Even with a great manual planner on your staff, there is significant key personnel risk when all of the required knowledge is invested in one to two people, rather than systematised in a scheduling application.
2. Manual route planning is inefficient and expensive
We’ve seen how ‘manual’ delivery route planning is a notoriously difficult task and puts at risk your ability to meet customer SLAs. The second issue is the cost and inefficiency that manual planning can drive into your distribution function.
As a direct result ‘manual’ planning can impact your bottom line through poor route planning and mismanagement of resources such as:
Increased capitalinvestment due to operating a larger transport fleet than required;
Increased labourcosts due to drivers travelling longer distances and working longer hours, and
Increased fleet operatingcosts.
Why settle for a competent delivery schedule, when you can have an optimised delivery schedule, that meets your requirements and can see your team save time and reduce operational costs?
3. Managing growth and have the ability to scale is difficult with ‘manual’ route planning
One major challenge with ‘manually’ route planning is dealing with change and scale as was the case with Genesis and their growing demand for LPG gas bottles. The ability to manage growth through adding more deliveries and locations ‘manually’ placed added pressure on their already lengthy and difficult process. The only real solution by way of their current ‘manual’ process, was simply putting in extra effort and time to correctly cater to new customers and businesses.
Another challenge was being able to manually plan for last minute changes and added deliveries. This took the form of specific road closures and re-planning delivery routes, delivery windows and changing availability from customers, and additional deliveries to name a few. The ability to deal with adverse change is restricted and difficult through ‘manual’ planning.
By not having an agile system lead to poor delivery schedules with inefficient delivery routes. Not to mention the stress placed on Logistic Managers to add additional delivery locations and the additional pressure placed on Delivery Drivers to meet their deadlines.
Digitally Transforming Genesis – From ‘Manual’ planning to Scopta’s Run and Route
Scopta Run and Route is an automated solution that helped Genesis deal with the complexities of operating last-mile delivery. As described earlier, manually planning delivery route schedules raises many challenges around the significant amount of time and effort required to create a delivery schedule, the inefficiencies of manual planning and the difficulty of dealing with change and ability to grow and scale.
“Moving to digital made sense as it would improve the processes, and drive cost savings. The bonus from the proof of concept was we were able to use our data to categorically prove that optimisation would realise operational savings, which in turn made the business case an easy sell.”
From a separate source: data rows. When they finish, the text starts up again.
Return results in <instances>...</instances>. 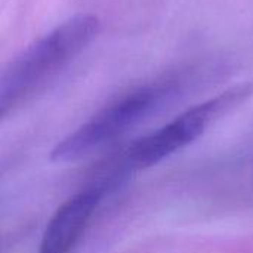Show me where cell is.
Masks as SVG:
<instances>
[{"label": "cell", "instance_id": "6da1fadb", "mask_svg": "<svg viewBox=\"0 0 253 253\" xmlns=\"http://www.w3.org/2000/svg\"><path fill=\"white\" fill-rule=\"evenodd\" d=\"M194 82L193 71H181L132 89L105 105L61 141L50 153V159L67 163L89 156L169 107Z\"/></svg>", "mask_w": 253, "mask_h": 253}, {"label": "cell", "instance_id": "7a4b0ae2", "mask_svg": "<svg viewBox=\"0 0 253 253\" xmlns=\"http://www.w3.org/2000/svg\"><path fill=\"white\" fill-rule=\"evenodd\" d=\"M99 25L98 16L92 13L76 15L33 42L10 61L0 80L1 116L36 93L77 58L93 42Z\"/></svg>", "mask_w": 253, "mask_h": 253}, {"label": "cell", "instance_id": "3957f363", "mask_svg": "<svg viewBox=\"0 0 253 253\" xmlns=\"http://www.w3.org/2000/svg\"><path fill=\"white\" fill-rule=\"evenodd\" d=\"M252 95L253 82H245L188 108L157 130L136 139L123 157L125 170L147 169L173 156L202 136L215 120Z\"/></svg>", "mask_w": 253, "mask_h": 253}, {"label": "cell", "instance_id": "277c9868", "mask_svg": "<svg viewBox=\"0 0 253 253\" xmlns=\"http://www.w3.org/2000/svg\"><path fill=\"white\" fill-rule=\"evenodd\" d=\"M108 184L87 187L65 200L50 218L39 253H70L83 234Z\"/></svg>", "mask_w": 253, "mask_h": 253}]
</instances>
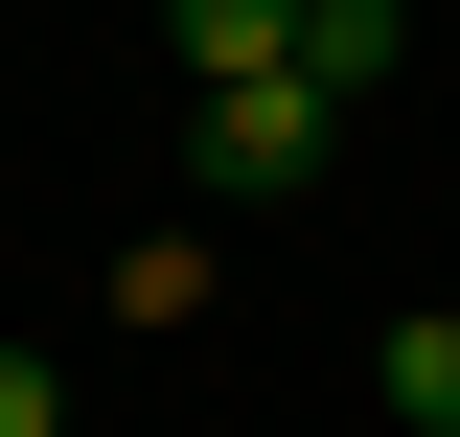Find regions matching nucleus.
Returning a JSON list of instances; mask_svg holds the SVG:
<instances>
[{"instance_id": "nucleus-4", "label": "nucleus", "mask_w": 460, "mask_h": 437, "mask_svg": "<svg viewBox=\"0 0 460 437\" xmlns=\"http://www.w3.org/2000/svg\"><path fill=\"white\" fill-rule=\"evenodd\" d=\"M392 47H414L392 0H323V23H299V69H323V93H368V69H392Z\"/></svg>"}, {"instance_id": "nucleus-2", "label": "nucleus", "mask_w": 460, "mask_h": 437, "mask_svg": "<svg viewBox=\"0 0 460 437\" xmlns=\"http://www.w3.org/2000/svg\"><path fill=\"white\" fill-rule=\"evenodd\" d=\"M299 23H323V0H162L184 93H253V69H299Z\"/></svg>"}, {"instance_id": "nucleus-3", "label": "nucleus", "mask_w": 460, "mask_h": 437, "mask_svg": "<svg viewBox=\"0 0 460 437\" xmlns=\"http://www.w3.org/2000/svg\"><path fill=\"white\" fill-rule=\"evenodd\" d=\"M368 391H392V437H460V323H438V299L368 345Z\"/></svg>"}, {"instance_id": "nucleus-1", "label": "nucleus", "mask_w": 460, "mask_h": 437, "mask_svg": "<svg viewBox=\"0 0 460 437\" xmlns=\"http://www.w3.org/2000/svg\"><path fill=\"white\" fill-rule=\"evenodd\" d=\"M323 138H345V93H323V69L184 93V162H208V208H299V184H323Z\"/></svg>"}, {"instance_id": "nucleus-5", "label": "nucleus", "mask_w": 460, "mask_h": 437, "mask_svg": "<svg viewBox=\"0 0 460 437\" xmlns=\"http://www.w3.org/2000/svg\"><path fill=\"white\" fill-rule=\"evenodd\" d=\"M69 415V391H47V345H0V437H47Z\"/></svg>"}]
</instances>
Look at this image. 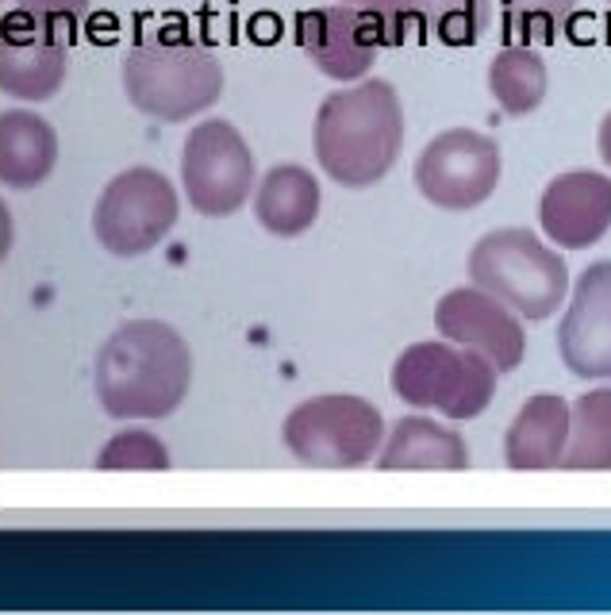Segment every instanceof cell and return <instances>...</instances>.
I'll list each match as a JSON object with an SVG mask.
<instances>
[{
  "label": "cell",
  "mask_w": 611,
  "mask_h": 615,
  "mask_svg": "<svg viewBox=\"0 0 611 615\" xmlns=\"http://www.w3.org/2000/svg\"><path fill=\"white\" fill-rule=\"evenodd\" d=\"M435 327L446 343L489 358L496 373H512L527 354L523 320L504 300L477 285H462L442 296L435 304Z\"/></svg>",
  "instance_id": "obj_10"
},
{
  "label": "cell",
  "mask_w": 611,
  "mask_h": 615,
  "mask_svg": "<svg viewBox=\"0 0 611 615\" xmlns=\"http://www.w3.org/2000/svg\"><path fill=\"white\" fill-rule=\"evenodd\" d=\"M66 81V39L54 20H35L27 12L8 16L0 27V85L8 97L50 100Z\"/></svg>",
  "instance_id": "obj_12"
},
{
  "label": "cell",
  "mask_w": 611,
  "mask_h": 615,
  "mask_svg": "<svg viewBox=\"0 0 611 615\" xmlns=\"http://www.w3.org/2000/svg\"><path fill=\"white\" fill-rule=\"evenodd\" d=\"M177 223V189L150 166L112 177L93 208V231L116 258H139L162 243Z\"/></svg>",
  "instance_id": "obj_7"
},
{
  "label": "cell",
  "mask_w": 611,
  "mask_h": 615,
  "mask_svg": "<svg viewBox=\"0 0 611 615\" xmlns=\"http://www.w3.org/2000/svg\"><path fill=\"white\" fill-rule=\"evenodd\" d=\"M489 93L508 116H531L546 100V62L535 47H504L489 66Z\"/></svg>",
  "instance_id": "obj_20"
},
{
  "label": "cell",
  "mask_w": 611,
  "mask_h": 615,
  "mask_svg": "<svg viewBox=\"0 0 611 615\" xmlns=\"http://www.w3.org/2000/svg\"><path fill=\"white\" fill-rule=\"evenodd\" d=\"M339 4L354 8V12L377 31L381 47H400V43L419 27L416 0H339ZM419 31H423V27H419Z\"/></svg>",
  "instance_id": "obj_23"
},
{
  "label": "cell",
  "mask_w": 611,
  "mask_h": 615,
  "mask_svg": "<svg viewBox=\"0 0 611 615\" xmlns=\"http://www.w3.org/2000/svg\"><path fill=\"white\" fill-rule=\"evenodd\" d=\"M58 162V135L43 116L12 108L0 116V181L8 189L43 185Z\"/></svg>",
  "instance_id": "obj_18"
},
{
  "label": "cell",
  "mask_w": 611,
  "mask_h": 615,
  "mask_svg": "<svg viewBox=\"0 0 611 615\" xmlns=\"http://www.w3.org/2000/svg\"><path fill=\"white\" fill-rule=\"evenodd\" d=\"M504 158L496 139L473 127L435 135L416 158V189L442 212H469L496 193Z\"/></svg>",
  "instance_id": "obj_9"
},
{
  "label": "cell",
  "mask_w": 611,
  "mask_h": 615,
  "mask_svg": "<svg viewBox=\"0 0 611 615\" xmlns=\"http://www.w3.org/2000/svg\"><path fill=\"white\" fill-rule=\"evenodd\" d=\"M608 4H611V0H608Z\"/></svg>",
  "instance_id": "obj_27"
},
{
  "label": "cell",
  "mask_w": 611,
  "mask_h": 615,
  "mask_svg": "<svg viewBox=\"0 0 611 615\" xmlns=\"http://www.w3.org/2000/svg\"><path fill=\"white\" fill-rule=\"evenodd\" d=\"M319 181L304 166H273L254 193V216L277 239H296L319 220Z\"/></svg>",
  "instance_id": "obj_17"
},
{
  "label": "cell",
  "mask_w": 611,
  "mask_h": 615,
  "mask_svg": "<svg viewBox=\"0 0 611 615\" xmlns=\"http://www.w3.org/2000/svg\"><path fill=\"white\" fill-rule=\"evenodd\" d=\"M377 469H469V446L454 427L427 416H404L377 450Z\"/></svg>",
  "instance_id": "obj_16"
},
{
  "label": "cell",
  "mask_w": 611,
  "mask_h": 615,
  "mask_svg": "<svg viewBox=\"0 0 611 615\" xmlns=\"http://www.w3.org/2000/svg\"><path fill=\"white\" fill-rule=\"evenodd\" d=\"M419 27L446 47H473L492 20V0H416Z\"/></svg>",
  "instance_id": "obj_21"
},
{
  "label": "cell",
  "mask_w": 611,
  "mask_h": 615,
  "mask_svg": "<svg viewBox=\"0 0 611 615\" xmlns=\"http://www.w3.org/2000/svg\"><path fill=\"white\" fill-rule=\"evenodd\" d=\"M296 39L319 74L343 81V85L362 81L381 50L377 31L346 4H327L316 12H304L296 20Z\"/></svg>",
  "instance_id": "obj_14"
},
{
  "label": "cell",
  "mask_w": 611,
  "mask_h": 615,
  "mask_svg": "<svg viewBox=\"0 0 611 615\" xmlns=\"http://www.w3.org/2000/svg\"><path fill=\"white\" fill-rule=\"evenodd\" d=\"M181 189L200 216L223 220L254 193V154L231 120H204L181 147Z\"/></svg>",
  "instance_id": "obj_8"
},
{
  "label": "cell",
  "mask_w": 611,
  "mask_h": 615,
  "mask_svg": "<svg viewBox=\"0 0 611 615\" xmlns=\"http://www.w3.org/2000/svg\"><path fill=\"white\" fill-rule=\"evenodd\" d=\"M500 8L508 31L523 47H531V43H554L562 35L577 0H500Z\"/></svg>",
  "instance_id": "obj_22"
},
{
  "label": "cell",
  "mask_w": 611,
  "mask_h": 615,
  "mask_svg": "<svg viewBox=\"0 0 611 615\" xmlns=\"http://www.w3.org/2000/svg\"><path fill=\"white\" fill-rule=\"evenodd\" d=\"M319 170L343 189H369L404 150V108L389 81L362 77L323 97L312 127Z\"/></svg>",
  "instance_id": "obj_2"
},
{
  "label": "cell",
  "mask_w": 611,
  "mask_h": 615,
  "mask_svg": "<svg viewBox=\"0 0 611 615\" xmlns=\"http://www.w3.org/2000/svg\"><path fill=\"white\" fill-rule=\"evenodd\" d=\"M193 385V350L162 320H131L97 354V400L112 419H166Z\"/></svg>",
  "instance_id": "obj_1"
},
{
  "label": "cell",
  "mask_w": 611,
  "mask_h": 615,
  "mask_svg": "<svg viewBox=\"0 0 611 615\" xmlns=\"http://www.w3.org/2000/svg\"><path fill=\"white\" fill-rule=\"evenodd\" d=\"M100 469H170V450L150 431H120L100 450Z\"/></svg>",
  "instance_id": "obj_24"
},
{
  "label": "cell",
  "mask_w": 611,
  "mask_h": 615,
  "mask_svg": "<svg viewBox=\"0 0 611 615\" xmlns=\"http://www.w3.org/2000/svg\"><path fill=\"white\" fill-rule=\"evenodd\" d=\"M562 469H611V385L569 404V443Z\"/></svg>",
  "instance_id": "obj_19"
},
{
  "label": "cell",
  "mask_w": 611,
  "mask_h": 615,
  "mask_svg": "<svg viewBox=\"0 0 611 615\" xmlns=\"http://www.w3.org/2000/svg\"><path fill=\"white\" fill-rule=\"evenodd\" d=\"M596 147H600V158H604V166L611 170V112L600 120V135H596Z\"/></svg>",
  "instance_id": "obj_26"
},
{
  "label": "cell",
  "mask_w": 611,
  "mask_h": 615,
  "mask_svg": "<svg viewBox=\"0 0 611 615\" xmlns=\"http://www.w3.org/2000/svg\"><path fill=\"white\" fill-rule=\"evenodd\" d=\"M538 223L562 250H585L611 231V177L596 170L558 173L538 200Z\"/></svg>",
  "instance_id": "obj_13"
},
{
  "label": "cell",
  "mask_w": 611,
  "mask_h": 615,
  "mask_svg": "<svg viewBox=\"0 0 611 615\" xmlns=\"http://www.w3.org/2000/svg\"><path fill=\"white\" fill-rule=\"evenodd\" d=\"M569 443V404L558 393L531 396L504 435V462L512 469H562Z\"/></svg>",
  "instance_id": "obj_15"
},
{
  "label": "cell",
  "mask_w": 611,
  "mask_h": 615,
  "mask_svg": "<svg viewBox=\"0 0 611 615\" xmlns=\"http://www.w3.org/2000/svg\"><path fill=\"white\" fill-rule=\"evenodd\" d=\"M16 4H20V12L35 16V20H70L74 24L89 0H16Z\"/></svg>",
  "instance_id": "obj_25"
},
{
  "label": "cell",
  "mask_w": 611,
  "mask_h": 615,
  "mask_svg": "<svg viewBox=\"0 0 611 615\" xmlns=\"http://www.w3.org/2000/svg\"><path fill=\"white\" fill-rule=\"evenodd\" d=\"M489 358L454 343H412L392 362L389 385L412 408H435L446 419H477L496 396Z\"/></svg>",
  "instance_id": "obj_5"
},
{
  "label": "cell",
  "mask_w": 611,
  "mask_h": 615,
  "mask_svg": "<svg viewBox=\"0 0 611 615\" xmlns=\"http://www.w3.org/2000/svg\"><path fill=\"white\" fill-rule=\"evenodd\" d=\"M281 439L300 466L358 469L377 458L385 443V419L366 396L327 393L296 404Z\"/></svg>",
  "instance_id": "obj_6"
},
{
  "label": "cell",
  "mask_w": 611,
  "mask_h": 615,
  "mask_svg": "<svg viewBox=\"0 0 611 615\" xmlns=\"http://www.w3.org/2000/svg\"><path fill=\"white\" fill-rule=\"evenodd\" d=\"M558 354L581 381H611V262H592L569 296Z\"/></svg>",
  "instance_id": "obj_11"
},
{
  "label": "cell",
  "mask_w": 611,
  "mask_h": 615,
  "mask_svg": "<svg viewBox=\"0 0 611 615\" xmlns=\"http://www.w3.org/2000/svg\"><path fill=\"white\" fill-rule=\"evenodd\" d=\"M469 285L504 300L519 320H550L569 296L565 258L527 227H500L469 250Z\"/></svg>",
  "instance_id": "obj_3"
},
{
  "label": "cell",
  "mask_w": 611,
  "mask_h": 615,
  "mask_svg": "<svg viewBox=\"0 0 611 615\" xmlns=\"http://www.w3.org/2000/svg\"><path fill=\"white\" fill-rule=\"evenodd\" d=\"M123 93L154 120H193L223 97V66L196 43H139L123 58Z\"/></svg>",
  "instance_id": "obj_4"
}]
</instances>
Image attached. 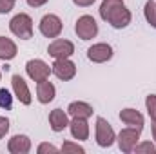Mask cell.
Here are the masks:
<instances>
[{
    "label": "cell",
    "instance_id": "obj_1",
    "mask_svg": "<svg viewBox=\"0 0 156 154\" xmlns=\"http://www.w3.org/2000/svg\"><path fill=\"white\" fill-rule=\"evenodd\" d=\"M100 16L104 22L111 24L115 29H123L131 24V11L125 7L123 0H102Z\"/></svg>",
    "mask_w": 156,
    "mask_h": 154
},
{
    "label": "cell",
    "instance_id": "obj_2",
    "mask_svg": "<svg viewBox=\"0 0 156 154\" xmlns=\"http://www.w3.org/2000/svg\"><path fill=\"white\" fill-rule=\"evenodd\" d=\"M9 31L20 40L33 38V18L26 13H18L9 22Z\"/></svg>",
    "mask_w": 156,
    "mask_h": 154
},
{
    "label": "cell",
    "instance_id": "obj_3",
    "mask_svg": "<svg viewBox=\"0 0 156 154\" xmlns=\"http://www.w3.org/2000/svg\"><path fill=\"white\" fill-rule=\"evenodd\" d=\"M94 138H96V143H98L100 147H104V149L111 147V145L116 142V134H115V131H113L111 123H109L105 118H102V116H98V118H96V125H94Z\"/></svg>",
    "mask_w": 156,
    "mask_h": 154
},
{
    "label": "cell",
    "instance_id": "obj_4",
    "mask_svg": "<svg viewBox=\"0 0 156 154\" xmlns=\"http://www.w3.org/2000/svg\"><path fill=\"white\" fill-rule=\"evenodd\" d=\"M140 134H142V131L136 129V127H125V129H122L116 136L120 151L123 154H131L134 151L136 143L140 142Z\"/></svg>",
    "mask_w": 156,
    "mask_h": 154
},
{
    "label": "cell",
    "instance_id": "obj_5",
    "mask_svg": "<svg viewBox=\"0 0 156 154\" xmlns=\"http://www.w3.org/2000/svg\"><path fill=\"white\" fill-rule=\"evenodd\" d=\"M75 33L82 40H93L98 35V24L91 15H82L75 24Z\"/></svg>",
    "mask_w": 156,
    "mask_h": 154
},
{
    "label": "cell",
    "instance_id": "obj_6",
    "mask_svg": "<svg viewBox=\"0 0 156 154\" xmlns=\"http://www.w3.org/2000/svg\"><path fill=\"white\" fill-rule=\"evenodd\" d=\"M51 71L58 80L69 82V80H73L76 76V64L71 62L69 58H56L51 65Z\"/></svg>",
    "mask_w": 156,
    "mask_h": 154
},
{
    "label": "cell",
    "instance_id": "obj_7",
    "mask_svg": "<svg viewBox=\"0 0 156 154\" xmlns=\"http://www.w3.org/2000/svg\"><path fill=\"white\" fill-rule=\"evenodd\" d=\"M38 27H40V33H42L45 38H58L64 26H62V20H60L56 15L49 13V15H44V16H42Z\"/></svg>",
    "mask_w": 156,
    "mask_h": 154
},
{
    "label": "cell",
    "instance_id": "obj_8",
    "mask_svg": "<svg viewBox=\"0 0 156 154\" xmlns=\"http://www.w3.org/2000/svg\"><path fill=\"white\" fill-rule=\"evenodd\" d=\"M26 73H27V76L31 78L33 82H44V80H47L49 75L53 73L51 71V67L44 62V60H40V58H35V60H29L27 64H26Z\"/></svg>",
    "mask_w": 156,
    "mask_h": 154
},
{
    "label": "cell",
    "instance_id": "obj_9",
    "mask_svg": "<svg viewBox=\"0 0 156 154\" xmlns=\"http://www.w3.org/2000/svg\"><path fill=\"white\" fill-rule=\"evenodd\" d=\"M47 53L55 60L56 58H71L75 54V45H73V42H69V40H66V38H55L49 44Z\"/></svg>",
    "mask_w": 156,
    "mask_h": 154
},
{
    "label": "cell",
    "instance_id": "obj_10",
    "mask_svg": "<svg viewBox=\"0 0 156 154\" xmlns=\"http://www.w3.org/2000/svg\"><path fill=\"white\" fill-rule=\"evenodd\" d=\"M87 58L94 64H105L113 58V47L105 42H100V44H93L89 49H87Z\"/></svg>",
    "mask_w": 156,
    "mask_h": 154
},
{
    "label": "cell",
    "instance_id": "obj_11",
    "mask_svg": "<svg viewBox=\"0 0 156 154\" xmlns=\"http://www.w3.org/2000/svg\"><path fill=\"white\" fill-rule=\"evenodd\" d=\"M11 85H13V93H15L16 100H18L20 103H24V105H29L33 98H31V91H29V87H27V82L20 76V75H13Z\"/></svg>",
    "mask_w": 156,
    "mask_h": 154
},
{
    "label": "cell",
    "instance_id": "obj_12",
    "mask_svg": "<svg viewBox=\"0 0 156 154\" xmlns=\"http://www.w3.org/2000/svg\"><path fill=\"white\" fill-rule=\"evenodd\" d=\"M7 151L11 154H27L31 151V140L26 134H15L7 142Z\"/></svg>",
    "mask_w": 156,
    "mask_h": 154
},
{
    "label": "cell",
    "instance_id": "obj_13",
    "mask_svg": "<svg viewBox=\"0 0 156 154\" xmlns=\"http://www.w3.org/2000/svg\"><path fill=\"white\" fill-rule=\"evenodd\" d=\"M49 125L53 132H62L64 129L69 127V114L62 109H53L49 113Z\"/></svg>",
    "mask_w": 156,
    "mask_h": 154
},
{
    "label": "cell",
    "instance_id": "obj_14",
    "mask_svg": "<svg viewBox=\"0 0 156 154\" xmlns=\"http://www.w3.org/2000/svg\"><path fill=\"white\" fill-rule=\"evenodd\" d=\"M69 129H71V136L78 142H83L89 138V123L83 118H73L69 121Z\"/></svg>",
    "mask_w": 156,
    "mask_h": 154
},
{
    "label": "cell",
    "instance_id": "obj_15",
    "mask_svg": "<svg viewBox=\"0 0 156 154\" xmlns=\"http://www.w3.org/2000/svg\"><path fill=\"white\" fill-rule=\"evenodd\" d=\"M55 94H56V89L51 82L44 80V82H38L37 83V100L40 103H49L55 100Z\"/></svg>",
    "mask_w": 156,
    "mask_h": 154
},
{
    "label": "cell",
    "instance_id": "obj_16",
    "mask_svg": "<svg viewBox=\"0 0 156 154\" xmlns=\"http://www.w3.org/2000/svg\"><path fill=\"white\" fill-rule=\"evenodd\" d=\"M120 120L125 123V125H129V127H136V129H144V116L140 111H136V109H123L122 113H120Z\"/></svg>",
    "mask_w": 156,
    "mask_h": 154
},
{
    "label": "cell",
    "instance_id": "obj_17",
    "mask_svg": "<svg viewBox=\"0 0 156 154\" xmlns=\"http://www.w3.org/2000/svg\"><path fill=\"white\" fill-rule=\"evenodd\" d=\"M93 113H94L93 107L89 103H85V102H71L69 107H67V114L71 118H83V120H87V118L93 116Z\"/></svg>",
    "mask_w": 156,
    "mask_h": 154
},
{
    "label": "cell",
    "instance_id": "obj_18",
    "mask_svg": "<svg viewBox=\"0 0 156 154\" xmlns=\"http://www.w3.org/2000/svg\"><path fill=\"white\" fill-rule=\"evenodd\" d=\"M16 53H18V47L13 40L7 37H0V60L9 62L16 56Z\"/></svg>",
    "mask_w": 156,
    "mask_h": 154
},
{
    "label": "cell",
    "instance_id": "obj_19",
    "mask_svg": "<svg viewBox=\"0 0 156 154\" xmlns=\"http://www.w3.org/2000/svg\"><path fill=\"white\" fill-rule=\"evenodd\" d=\"M144 15H145V20L151 27L156 29V2L154 0H147L145 2V7H144Z\"/></svg>",
    "mask_w": 156,
    "mask_h": 154
},
{
    "label": "cell",
    "instance_id": "obj_20",
    "mask_svg": "<svg viewBox=\"0 0 156 154\" xmlns=\"http://www.w3.org/2000/svg\"><path fill=\"white\" fill-rule=\"evenodd\" d=\"M136 154H156V145L151 142H142V143H136L134 151Z\"/></svg>",
    "mask_w": 156,
    "mask_h": 154
},
{
    "label": "cell",
    "instance_id": "obj_21",
    "mask_svg": "<svg viewBox=\"0 0 156 154\" xmlns=\"http://www.w3.org/2000/svg\"><path fill=\"white\" fill-rule=\"evenodd\" d=\"M13 107V96L7 89H0V109L9 111Z\"/></svg>",
    "mask_w": 156,
    "mask_h": 154
},
{
    "label": "cell",
    "instance_id": "obj_22",
    "mask_svg": "<svg viewBox=\"0 0 156 154\" xmlns=\"http://www.w3.org/2000/svg\"><path fill=\"white\" fill-rule=\"evenodd\" d=\"M145 109H147V114L149 118L156 121V94H149L145 98Z\"/></svg>",
    "mask_w": 156,
    "mask_h": 154
},
{
    "label": "cell",
    "instance_id": "obj_23",
    "mask_svg": "<svg viewBox=\"0 0 156 154\" xmlns=\"http://www.w3.org/2000/svg\"><path fill=\"white\" fill-rule=\"evenodd\" d=\"M62 152H64V154H69V152L83 154V152H85V149H83V147H80L78 143H73V142H64V145H62Z\"/></svg>",
    "mask_w": 156,
    "mask_h": 154
},
{
    "label": "cell",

General Manager of Genesis , LPG operations, Cameron Jardine
AWS Partner Network
Scopta Run and Route leverages the AWS services toolkit. As part of the solution we use AWS EC2 to run the optimisation workloads, AWS S3 to store application information, AWS PostgreSQL RDS to manage the workload data tables, AWS EKS to ensure a highly available and scalable workload, and AWS Elasticache to queue and manage tasks.
Since partnering with AWS and joining the AWS Partner Network (APN), Biarri has been able to identify new opportunities to scale. Through leveraging AWS services, we have greater confidence in developing tools that align with our mathematical and analytical Biarri approach. AWS provides a platform that is not only quick but secure, giving our clients around the world assurance. Biarri will continue to acquire additional AWS data and analytics competencies, as we continue to increase our reach.